Abstract
Tip-dating methods are becoming popular alternatives to traditional node calibration approaches for building time-scaled phylogenetic trees, but questions remain about their application to empirical datasets. We compared the performance of the most popular methods against a dated tree of fossil Canidae derived from previously published monographs. Using a canid morphology dataset, we performed tip-dating using BEAST v. 2.1.3 and MrBayes v. 3.2.5. We find that for key nodes (Canis, approx. 3.2 Ma, Caninae approx. 11.7 Ma) a non-mechanistic model using a uniform tree prior produces estimates that are unrealistically old (27.5, 38.9 Ma). Mechanistic models (incorporating lineage birth, death and sampling rates) estimate ages that are closely in line with prior research. We provide a discussion of these two families of models (mechanistic versus non-mechanistic) and their applicability to fossil datasets.
Keywords: tip-dating, total evidence dating, Canidae, MrBayes, BEASTmasteR, uniform tree prior
1. Introduction
‘Tip-dating’ methods allow for fossils to be incorporated as terminal taxa in divergence dating analysis. These methods require a tree model that allows non-contemporaneous tips. These models can be categorized broadly into two types: mechanistic models where trees are a function of parametrized speciation, extinction and sampling processes, termed birth–death–serial–sampling (BDSS; [1]) or fossilized birth–death (FBD; [2]) models, and the non-mechanistic uniform, prior on trees and node ages [3], which does not have parameters for the rates of these processes. BDSS/FBD models can allow or disallow sampled ancestors (SAs; [4,5]). Importantly, tip-dating methods allow researchers to avoid relying on node calibrations. While node calibration approaches are valuable, they are subject to a number of well-known criticisms [2,3,6–8] such as subjectivity and incomplete use of information. Node calibration also weakens inferential capacity by requiring a priori constraint of dates that researchers would prefer to infer.
As a result of these analytical advantages, tip-dating methods are becoming popular. However, some studies using these approaches on empirical datasets have reached negative conclusions about the plausibility of inferred dates (references in the electronic supplementary material). While tip-dating methods have been validated against simulations, it is debatable to what extent the manufactured histories are comparable to the complexity of real evolutionary histories [9]. For empirical work, it can be difficult to tell if problematic inferences in a particular study are because of to the data, the methods, human error or a combination of the three.

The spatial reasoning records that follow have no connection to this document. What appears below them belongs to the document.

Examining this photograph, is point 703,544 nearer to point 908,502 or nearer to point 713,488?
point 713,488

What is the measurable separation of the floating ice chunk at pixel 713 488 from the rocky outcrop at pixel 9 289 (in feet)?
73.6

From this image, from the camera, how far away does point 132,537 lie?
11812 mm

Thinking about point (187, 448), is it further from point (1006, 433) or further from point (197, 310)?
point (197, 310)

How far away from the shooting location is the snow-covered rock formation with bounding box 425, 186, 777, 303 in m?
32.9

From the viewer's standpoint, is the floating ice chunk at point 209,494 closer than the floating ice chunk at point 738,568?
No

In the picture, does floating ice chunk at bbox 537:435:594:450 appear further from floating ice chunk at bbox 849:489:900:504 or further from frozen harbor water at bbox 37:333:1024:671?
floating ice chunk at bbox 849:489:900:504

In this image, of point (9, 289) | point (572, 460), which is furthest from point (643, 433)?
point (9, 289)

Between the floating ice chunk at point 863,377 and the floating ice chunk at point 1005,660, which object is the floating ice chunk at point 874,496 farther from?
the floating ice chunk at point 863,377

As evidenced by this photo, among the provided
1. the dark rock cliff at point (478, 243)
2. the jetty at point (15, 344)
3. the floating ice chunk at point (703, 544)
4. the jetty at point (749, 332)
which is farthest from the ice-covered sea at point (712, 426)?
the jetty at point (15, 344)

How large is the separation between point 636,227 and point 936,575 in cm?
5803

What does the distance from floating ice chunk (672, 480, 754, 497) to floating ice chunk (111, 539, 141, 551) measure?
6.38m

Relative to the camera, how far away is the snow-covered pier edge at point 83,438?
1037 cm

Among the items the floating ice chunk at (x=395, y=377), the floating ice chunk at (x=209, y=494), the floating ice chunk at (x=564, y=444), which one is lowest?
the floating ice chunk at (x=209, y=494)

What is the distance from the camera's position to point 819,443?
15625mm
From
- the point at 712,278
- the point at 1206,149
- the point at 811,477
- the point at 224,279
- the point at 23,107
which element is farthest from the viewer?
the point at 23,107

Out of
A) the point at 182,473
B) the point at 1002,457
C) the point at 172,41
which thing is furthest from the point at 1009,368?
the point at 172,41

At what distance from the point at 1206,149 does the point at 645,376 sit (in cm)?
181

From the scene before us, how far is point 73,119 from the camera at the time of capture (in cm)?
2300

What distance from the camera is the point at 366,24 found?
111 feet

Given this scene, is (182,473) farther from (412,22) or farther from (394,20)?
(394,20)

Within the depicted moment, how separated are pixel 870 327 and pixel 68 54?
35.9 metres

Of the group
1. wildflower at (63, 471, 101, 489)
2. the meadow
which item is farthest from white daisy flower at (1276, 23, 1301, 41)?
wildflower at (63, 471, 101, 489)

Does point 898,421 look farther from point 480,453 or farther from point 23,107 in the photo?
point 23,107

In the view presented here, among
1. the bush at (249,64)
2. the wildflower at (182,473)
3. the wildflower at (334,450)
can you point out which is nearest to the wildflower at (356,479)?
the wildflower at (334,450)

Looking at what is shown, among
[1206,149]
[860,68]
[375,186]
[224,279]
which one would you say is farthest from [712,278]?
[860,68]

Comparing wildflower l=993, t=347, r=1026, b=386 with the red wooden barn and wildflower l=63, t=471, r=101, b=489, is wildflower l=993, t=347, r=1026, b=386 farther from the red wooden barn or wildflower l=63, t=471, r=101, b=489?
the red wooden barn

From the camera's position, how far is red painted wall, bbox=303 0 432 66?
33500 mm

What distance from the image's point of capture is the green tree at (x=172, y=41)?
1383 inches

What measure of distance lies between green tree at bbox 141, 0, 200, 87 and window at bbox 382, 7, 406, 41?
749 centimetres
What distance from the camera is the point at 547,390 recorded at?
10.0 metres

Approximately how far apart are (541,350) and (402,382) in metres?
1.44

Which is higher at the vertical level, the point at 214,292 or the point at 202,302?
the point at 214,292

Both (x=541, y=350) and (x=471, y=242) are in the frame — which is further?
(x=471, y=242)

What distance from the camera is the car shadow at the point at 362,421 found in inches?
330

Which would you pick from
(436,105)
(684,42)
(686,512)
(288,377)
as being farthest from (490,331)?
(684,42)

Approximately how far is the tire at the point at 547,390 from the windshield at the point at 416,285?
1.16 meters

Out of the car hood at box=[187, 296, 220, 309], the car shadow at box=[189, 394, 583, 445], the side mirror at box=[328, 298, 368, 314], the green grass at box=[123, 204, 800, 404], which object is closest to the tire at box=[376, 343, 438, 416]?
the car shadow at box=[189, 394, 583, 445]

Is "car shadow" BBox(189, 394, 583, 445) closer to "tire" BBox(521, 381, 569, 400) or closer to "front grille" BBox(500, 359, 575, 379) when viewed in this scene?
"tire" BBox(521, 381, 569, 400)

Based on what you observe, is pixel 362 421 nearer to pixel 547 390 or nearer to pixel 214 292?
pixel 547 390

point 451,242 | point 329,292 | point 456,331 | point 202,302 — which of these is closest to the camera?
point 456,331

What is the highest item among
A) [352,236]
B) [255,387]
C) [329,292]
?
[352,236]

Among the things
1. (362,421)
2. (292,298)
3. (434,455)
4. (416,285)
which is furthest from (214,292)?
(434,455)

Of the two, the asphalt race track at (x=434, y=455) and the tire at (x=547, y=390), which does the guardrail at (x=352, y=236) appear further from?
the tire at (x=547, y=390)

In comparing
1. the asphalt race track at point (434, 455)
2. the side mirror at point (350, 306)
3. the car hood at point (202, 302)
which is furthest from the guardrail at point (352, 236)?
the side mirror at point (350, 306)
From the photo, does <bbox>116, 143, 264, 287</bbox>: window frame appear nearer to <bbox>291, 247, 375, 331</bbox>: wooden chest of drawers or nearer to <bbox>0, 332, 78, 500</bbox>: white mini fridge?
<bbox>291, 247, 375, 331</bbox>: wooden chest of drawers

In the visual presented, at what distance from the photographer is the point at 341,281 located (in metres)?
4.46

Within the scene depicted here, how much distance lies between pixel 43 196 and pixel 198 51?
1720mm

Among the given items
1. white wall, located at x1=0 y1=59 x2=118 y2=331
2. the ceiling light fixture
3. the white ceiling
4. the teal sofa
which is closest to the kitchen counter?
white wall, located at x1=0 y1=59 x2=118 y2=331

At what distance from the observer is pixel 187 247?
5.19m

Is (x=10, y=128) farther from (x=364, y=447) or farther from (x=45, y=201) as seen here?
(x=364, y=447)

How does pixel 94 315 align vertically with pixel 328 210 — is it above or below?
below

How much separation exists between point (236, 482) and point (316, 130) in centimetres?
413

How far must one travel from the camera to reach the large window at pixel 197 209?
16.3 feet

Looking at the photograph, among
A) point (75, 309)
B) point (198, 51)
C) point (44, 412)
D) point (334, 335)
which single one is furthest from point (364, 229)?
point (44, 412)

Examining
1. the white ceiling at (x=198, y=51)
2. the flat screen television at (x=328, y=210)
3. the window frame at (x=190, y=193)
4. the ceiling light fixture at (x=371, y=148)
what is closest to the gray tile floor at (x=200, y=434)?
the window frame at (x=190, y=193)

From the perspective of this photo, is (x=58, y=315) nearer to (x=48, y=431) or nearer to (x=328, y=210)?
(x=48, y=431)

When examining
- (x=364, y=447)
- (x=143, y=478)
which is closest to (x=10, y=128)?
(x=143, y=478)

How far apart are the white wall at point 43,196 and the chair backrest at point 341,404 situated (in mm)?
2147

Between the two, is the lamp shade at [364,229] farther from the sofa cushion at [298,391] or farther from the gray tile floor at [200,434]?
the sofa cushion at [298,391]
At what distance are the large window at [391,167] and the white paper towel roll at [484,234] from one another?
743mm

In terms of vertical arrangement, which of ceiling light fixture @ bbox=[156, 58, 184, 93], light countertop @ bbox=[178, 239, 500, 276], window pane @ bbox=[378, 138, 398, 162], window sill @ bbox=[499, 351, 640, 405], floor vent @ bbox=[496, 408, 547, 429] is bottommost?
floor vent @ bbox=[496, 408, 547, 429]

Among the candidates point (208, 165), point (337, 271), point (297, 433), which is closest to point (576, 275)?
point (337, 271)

It may therefore be useful to compare tip-dating inferences on a high-quality empirical dataset, one where the fossil record strongly corroborates key divergence times without Bayesian computational methods. An ideal dataset would also avoid difficulties found in classic dating questions such as the origin of angiosperms, placental mammals, crown birds and the Cambrian phyla (table 1). Suitable fossil datasets are rare, but one for which a strong argument (table 1) can be made is the fossil Canidae (dog family; [11]). Monographs on the three Canidae subfamilies Hesperocyoninae [12], Borophaginae [13] and Caninae [14] combined cladistic analysis of discrete characters with expert knowledge of stratigraphy and continuous characters to produce species-level phylogenies dated to approximately 1–2 myr resolution. We use Canidae to compare date estimates made under mechanistic (BDSS/FBD) and non-mechanistic (uniform tree prior) models to expert opinion. We conclude that reasonable date estimation requires an appropriate choice of tree prior, which may vary by palaeontological dataset.
Table 1.
clade features that make tip-dating challenging | example clades with challenges | canidae |
---|---|---|
clade evolved into widely disparate niches | angiosperms, mammals; hominids (forest versus savannah habitats) | clade in about the same ecological niche (carnivore) |
clade spans a mass extinction and post-extinction diversification | mammals, birds | approximately constant macroevolutionary regime |
clade has a massive worldwide radiation, and/or biogeographic history in region with weaker fossil availability (e.g. Australia) | angiosperms, mammals, birds, Australian marsupials | mostly endemic to a single region (North America) for most of Canidae history |
fossils have few characters | angiosperms (pollen), bivalves | canid fossils have many characters (100+), although more desired owing to the number of extant/fossil taxa (160+) |
fossils episodic or scarce near possible clade origin | placentals, angiosperms, Cambrian arthropods | fossils preserved continuously throughout clade history (40–0 Ma) |
morphological evolution affecting preservability | angiosperms (woody versus herbaceous); Cambrian phyla (soft versus hard parts; body size) | approximately constant preservability |
likely changes in molecular/morphological rate (owing to major changes in body size, population size, growth rate, etc.) | angiosperms (woody versus herbaceous, annuals versus perennials) | moderate change |
available coded fossils represent only a small proportion of total known diversity | e.g. O'Leary et al. [10] placental dataset | coded fossil diversity greatly exceeds extant diversity |
2. Methods
(a). Data
The ‘expert tree’ was digitized from the monographs of Wang & Tedford [12–14] using TreeRogue [15], with judgement calls resolved in favour of preserving the authors' depiction of divergence times (electronic supplementary material). Morphological characters and dates came from Slater [16,17].
(b). Tip-dating analyses
MrBayes analyses were conducted by modification of Slater's commands file. Fifty-eight variants of MrBayes analyses were constructed to investigate several issues noted in the interaction of MrBayes versions and documentation, and Slater's commands file (electronic supplementary material, appendix 1).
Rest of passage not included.